Sprint Tops User Gains, Sales Estimates in Turnaround Push

  • Preliminary adjusted earnings in line with projections
  • Claure attracts customers with discounts, ad campaign

Sprint Corp. reported preliminary subscriber gains and revenue that surpassed analysts’ estimates, signs that Chief Executive Officer Marcelo Claure’s turnaround plan is gaining steam.

The wireless carrier added 344,000 monthly subscribers in the fiscal second quarter, according to a filing Tuesday, compared with the average projection of 246,000. Revenue of $8.25 billion beat the $7.98 billion average of estimates compiled by Bloomberg.

Claure is using discounts of as much as half off competitors’ plans to win big market share after Sprint fell into fourth place in the U.S. wireless market. The company’s aggressive marketing campaign, which features a former pitchman for rival Verizon Communications Inc. who has switched to Sprint, has resounded with customers looking for better bargains.

Claure has also scaled back on network spending and has put Sprint’s network equipment, phone inventory and airwaves up as collateral for loans. The new sources of cash avert a financial crisis, help lower the company’s interest expenses and give Claure more time to implement his turnaround plan.

After years of user defections, Sprint is gaining momentum on subscriber growth, Jennifer Fritzsche, an analyst with Wells Fargo Securities LLC wrote in a note Tuesday. “Sprint’s value message and improved network experience is beginning to resonate with customers,” she wrote.

With seven years of losses and $37 billion in debt, the company still faces considerable challenges, especially in a slow-growing wireless industry beset by price battles, which have been led by Sprint.

“The turnaround will be real when they can add subscribers without uneconomical pricing and stop underspending on their network,” said Kevin Roe at Roe Equity Research LLC. “Their inability to invest to keep up the network is a reflection of fear not confidence.”

  • Adjusted earnings before interest, tax, depreciation and amortization rose to $2.35 billion, in line with projections.
  • Sprint’s net loss narrowed to $142 million from $585 million a year earlier. Analysts predicted a net loss of $279 million.
  • Adjusted free cash flow of $707 million compared with negative $100 million a year earlier

The stock swung to a loss of as much as 4.1 percent to $6.64 in afternoon trading Tuesday after climbing as much as 3.5 percent to a two-year intraday high earlier. The shares have gained about 50 percent since the company reported fiscal first-quarter earnings in July. Sprint plans to release its full second-quarter results Oct. 25.

“Street expectations had been moving higher, which is likely reflected in recent share performance,” Jefferies LLC analyst Mike McCormack wrote in a note to clients Tuesday. He has an underperform rating on the stock.

Sprint beat analysts’ projections for adjusted free cash flow largely by cutting capital spending, McCormack noted. Network and other capital expenditures of $470 million fell far short of analysts’ $751 million average estimate, he said.

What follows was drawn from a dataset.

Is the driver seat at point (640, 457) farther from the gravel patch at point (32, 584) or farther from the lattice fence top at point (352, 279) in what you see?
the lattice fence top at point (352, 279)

The Overland Park, Kansas-based company is preparing a bond offer that will mortgage a portion of its airwaves. The wireless carrier, which is controlled by SoftBank Group Corp., is hoping to raise $3.5 billion in cash through a sale-and-leaseback of its radio waves. Due to strong demand, the company is limiting its bond offer to one short-term loan instead of adding two longer term notes, as originally planned, according to a person familiar with the situation.